ROUSSEAU, PANPAN CUCUL ET LA LIBERTÉ

Dans une policlinique, il s’agit de fausser compagnie à l’esprit de sérieux et au découragement qui l’accompagne tôt ou tard. Et si nous procédions à la Rousseau en traquant derrière idées, tentations, désirs, fantasmes, tous les instincts, les craintes, les attentes qui nous bâtissent ? Reconsidérer la vision du monde à laquelle je tiens tant, oser plaquer ces certitudes-prisons, asphyxiantes, et voir ce que je retiens de mon passé. Voilà l’étape décisive vers la grande santé ! Et Rousseau de nous y conduire comme par la main, lui qui, sans fard, nous livre ses tendances exhibitionnistes, ses penchants masochistes et sa difficulté à gérer l’épineux problème du plaisir solitaire.

────────────────────────────────────────

La consigne
Poursuivez l'extrait sur Rousseau et la liberté à partir de sa dernière phrase. Le matériel présenté plus bas n'est d'aucune utilité ici.

Données affichées
────────────────────────────────────────

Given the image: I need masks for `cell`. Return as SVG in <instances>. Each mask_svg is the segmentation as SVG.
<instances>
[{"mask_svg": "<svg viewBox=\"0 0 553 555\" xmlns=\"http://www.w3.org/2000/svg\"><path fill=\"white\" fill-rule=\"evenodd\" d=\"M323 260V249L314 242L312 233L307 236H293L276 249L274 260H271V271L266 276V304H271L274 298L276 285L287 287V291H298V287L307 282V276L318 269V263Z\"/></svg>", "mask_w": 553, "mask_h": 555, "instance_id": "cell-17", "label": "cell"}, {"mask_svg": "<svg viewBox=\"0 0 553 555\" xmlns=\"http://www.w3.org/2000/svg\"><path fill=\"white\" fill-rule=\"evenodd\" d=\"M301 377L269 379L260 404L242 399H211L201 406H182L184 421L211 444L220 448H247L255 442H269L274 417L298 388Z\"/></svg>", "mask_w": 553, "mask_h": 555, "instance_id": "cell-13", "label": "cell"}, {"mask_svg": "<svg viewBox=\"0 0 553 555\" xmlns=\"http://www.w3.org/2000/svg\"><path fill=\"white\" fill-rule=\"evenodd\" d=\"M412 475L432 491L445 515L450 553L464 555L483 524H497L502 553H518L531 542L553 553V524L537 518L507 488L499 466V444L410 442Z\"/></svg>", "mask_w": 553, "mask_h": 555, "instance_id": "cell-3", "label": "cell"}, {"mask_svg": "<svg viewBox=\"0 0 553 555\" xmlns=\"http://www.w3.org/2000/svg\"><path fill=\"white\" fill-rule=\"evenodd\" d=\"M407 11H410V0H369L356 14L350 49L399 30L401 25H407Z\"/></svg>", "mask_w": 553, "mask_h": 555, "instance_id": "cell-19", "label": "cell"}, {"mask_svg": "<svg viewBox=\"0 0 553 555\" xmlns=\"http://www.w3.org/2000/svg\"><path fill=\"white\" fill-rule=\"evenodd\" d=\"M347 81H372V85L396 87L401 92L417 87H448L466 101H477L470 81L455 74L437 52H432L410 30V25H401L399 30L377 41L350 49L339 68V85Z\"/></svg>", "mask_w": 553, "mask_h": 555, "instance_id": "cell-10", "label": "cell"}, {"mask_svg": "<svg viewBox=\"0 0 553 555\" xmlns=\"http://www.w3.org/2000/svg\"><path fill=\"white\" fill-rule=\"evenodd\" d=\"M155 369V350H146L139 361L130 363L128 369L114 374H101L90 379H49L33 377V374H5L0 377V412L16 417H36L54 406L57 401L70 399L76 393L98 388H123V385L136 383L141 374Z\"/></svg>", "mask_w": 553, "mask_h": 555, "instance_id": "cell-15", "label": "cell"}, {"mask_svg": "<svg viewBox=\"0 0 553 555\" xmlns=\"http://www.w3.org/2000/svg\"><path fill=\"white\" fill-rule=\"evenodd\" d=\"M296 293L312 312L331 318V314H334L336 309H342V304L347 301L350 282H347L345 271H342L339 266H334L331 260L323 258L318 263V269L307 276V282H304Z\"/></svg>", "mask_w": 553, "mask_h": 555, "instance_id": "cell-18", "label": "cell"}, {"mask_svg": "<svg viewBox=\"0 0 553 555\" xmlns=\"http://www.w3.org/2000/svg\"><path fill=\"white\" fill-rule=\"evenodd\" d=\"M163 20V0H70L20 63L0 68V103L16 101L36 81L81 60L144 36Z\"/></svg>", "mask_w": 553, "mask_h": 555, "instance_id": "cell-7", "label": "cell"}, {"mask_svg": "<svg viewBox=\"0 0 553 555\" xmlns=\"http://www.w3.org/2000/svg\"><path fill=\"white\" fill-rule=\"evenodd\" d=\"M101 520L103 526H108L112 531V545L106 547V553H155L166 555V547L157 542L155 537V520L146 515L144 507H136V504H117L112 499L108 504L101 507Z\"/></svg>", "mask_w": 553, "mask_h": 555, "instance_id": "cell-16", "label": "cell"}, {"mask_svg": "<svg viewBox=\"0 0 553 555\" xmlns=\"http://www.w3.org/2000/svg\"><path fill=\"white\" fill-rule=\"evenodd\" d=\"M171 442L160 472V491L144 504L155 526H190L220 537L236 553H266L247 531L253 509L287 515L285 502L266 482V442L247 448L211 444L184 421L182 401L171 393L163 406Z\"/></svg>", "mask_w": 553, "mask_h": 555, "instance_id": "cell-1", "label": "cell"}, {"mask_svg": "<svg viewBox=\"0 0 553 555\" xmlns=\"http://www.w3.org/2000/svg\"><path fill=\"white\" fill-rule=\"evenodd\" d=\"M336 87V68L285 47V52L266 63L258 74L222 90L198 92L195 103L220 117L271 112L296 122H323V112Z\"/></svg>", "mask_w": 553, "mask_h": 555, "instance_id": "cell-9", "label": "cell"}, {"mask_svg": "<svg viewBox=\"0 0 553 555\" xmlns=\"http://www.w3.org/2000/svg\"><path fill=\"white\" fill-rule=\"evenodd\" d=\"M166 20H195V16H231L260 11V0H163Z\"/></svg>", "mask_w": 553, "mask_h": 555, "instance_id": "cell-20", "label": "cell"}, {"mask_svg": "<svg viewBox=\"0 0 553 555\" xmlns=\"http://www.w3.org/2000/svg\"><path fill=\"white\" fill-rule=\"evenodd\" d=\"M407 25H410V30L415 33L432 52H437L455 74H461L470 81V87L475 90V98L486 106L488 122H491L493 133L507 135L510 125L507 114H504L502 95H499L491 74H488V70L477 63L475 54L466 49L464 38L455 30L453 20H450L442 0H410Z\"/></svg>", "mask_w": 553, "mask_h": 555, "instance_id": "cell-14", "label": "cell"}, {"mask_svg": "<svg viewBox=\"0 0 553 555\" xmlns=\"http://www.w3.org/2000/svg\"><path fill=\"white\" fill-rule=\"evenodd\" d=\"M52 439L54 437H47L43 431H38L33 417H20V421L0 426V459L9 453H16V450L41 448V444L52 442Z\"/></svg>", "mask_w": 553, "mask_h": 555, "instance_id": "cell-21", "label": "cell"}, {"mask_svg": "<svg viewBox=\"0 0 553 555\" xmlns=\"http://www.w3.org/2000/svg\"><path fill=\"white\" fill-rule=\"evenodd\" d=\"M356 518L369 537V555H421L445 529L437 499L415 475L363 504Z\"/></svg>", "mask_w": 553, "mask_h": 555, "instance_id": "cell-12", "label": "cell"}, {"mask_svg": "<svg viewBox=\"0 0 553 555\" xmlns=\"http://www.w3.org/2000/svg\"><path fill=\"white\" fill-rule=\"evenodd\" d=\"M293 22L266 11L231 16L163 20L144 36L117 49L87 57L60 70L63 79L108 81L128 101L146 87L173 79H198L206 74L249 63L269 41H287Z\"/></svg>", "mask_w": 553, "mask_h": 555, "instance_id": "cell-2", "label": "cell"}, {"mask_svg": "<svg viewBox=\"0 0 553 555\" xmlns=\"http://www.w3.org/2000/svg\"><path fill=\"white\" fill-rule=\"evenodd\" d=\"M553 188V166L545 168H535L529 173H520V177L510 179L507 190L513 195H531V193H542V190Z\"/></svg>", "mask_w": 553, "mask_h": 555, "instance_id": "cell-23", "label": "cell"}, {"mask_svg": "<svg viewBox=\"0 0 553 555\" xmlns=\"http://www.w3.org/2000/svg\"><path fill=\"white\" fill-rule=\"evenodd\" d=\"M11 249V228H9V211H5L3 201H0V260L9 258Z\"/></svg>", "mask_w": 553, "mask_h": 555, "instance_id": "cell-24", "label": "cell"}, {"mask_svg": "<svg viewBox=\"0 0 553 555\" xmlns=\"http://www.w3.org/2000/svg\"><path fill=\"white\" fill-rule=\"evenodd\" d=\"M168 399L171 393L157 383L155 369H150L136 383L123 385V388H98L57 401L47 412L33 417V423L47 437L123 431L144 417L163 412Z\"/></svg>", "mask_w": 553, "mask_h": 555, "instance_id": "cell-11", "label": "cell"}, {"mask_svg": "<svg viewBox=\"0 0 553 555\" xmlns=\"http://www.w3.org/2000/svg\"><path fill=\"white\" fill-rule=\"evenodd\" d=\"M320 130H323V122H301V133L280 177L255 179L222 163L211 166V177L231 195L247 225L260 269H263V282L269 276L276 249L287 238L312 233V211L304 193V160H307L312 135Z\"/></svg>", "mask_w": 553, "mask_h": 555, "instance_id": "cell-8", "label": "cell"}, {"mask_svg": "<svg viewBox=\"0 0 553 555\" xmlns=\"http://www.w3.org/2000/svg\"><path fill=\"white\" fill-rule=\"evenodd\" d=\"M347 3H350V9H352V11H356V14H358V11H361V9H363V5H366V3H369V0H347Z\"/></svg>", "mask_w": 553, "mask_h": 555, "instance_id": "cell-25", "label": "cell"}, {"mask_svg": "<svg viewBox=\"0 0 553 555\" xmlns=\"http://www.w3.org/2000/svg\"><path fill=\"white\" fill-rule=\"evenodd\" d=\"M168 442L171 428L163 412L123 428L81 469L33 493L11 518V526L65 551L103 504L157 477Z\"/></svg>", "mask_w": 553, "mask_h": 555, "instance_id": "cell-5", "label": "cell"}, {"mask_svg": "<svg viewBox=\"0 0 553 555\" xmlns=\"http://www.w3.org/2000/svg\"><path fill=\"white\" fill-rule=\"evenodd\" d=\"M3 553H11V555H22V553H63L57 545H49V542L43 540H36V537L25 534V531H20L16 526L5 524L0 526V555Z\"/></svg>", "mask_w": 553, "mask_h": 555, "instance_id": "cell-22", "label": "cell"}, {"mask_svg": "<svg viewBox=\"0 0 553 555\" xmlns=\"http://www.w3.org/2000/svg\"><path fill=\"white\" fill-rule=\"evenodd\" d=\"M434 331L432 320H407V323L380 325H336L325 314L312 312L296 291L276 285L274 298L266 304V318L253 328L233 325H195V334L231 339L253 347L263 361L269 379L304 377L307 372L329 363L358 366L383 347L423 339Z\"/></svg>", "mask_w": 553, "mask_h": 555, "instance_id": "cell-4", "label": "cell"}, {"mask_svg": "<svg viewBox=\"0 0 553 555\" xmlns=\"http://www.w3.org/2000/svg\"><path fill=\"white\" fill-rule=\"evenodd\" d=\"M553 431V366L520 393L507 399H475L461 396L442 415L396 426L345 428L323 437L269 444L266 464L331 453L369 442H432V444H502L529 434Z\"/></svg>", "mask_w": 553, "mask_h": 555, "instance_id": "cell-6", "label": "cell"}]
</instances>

────────────────────────────────────────

Résultat de l'exercice
Et d’entendre claquer cette autre paire de fesses, toute philosophique, rougie par la main innocente de Mlle Lambercier. C’est Jean-Jacques Rousseau lui-même qui rapporte l’incident. Saluons le courage de ce gaillard qui, n’ayant pas froid aux yeux, dit tout, se confie, avance nu. Nous inviterait-il à quitter à notre tour les fausses pudeurs pour envisager notre vie en chair et en os, avec ses blessures, ses troubles, ses complexes ? Lumineux chemin de libération que de déceler derrière chaque humain un mystère, une énigme, et avant de juger qui que ce soit prendre conscience que des tragédies, des peines insoupçonnées peuvent se blottir au fin fond d’une intimité.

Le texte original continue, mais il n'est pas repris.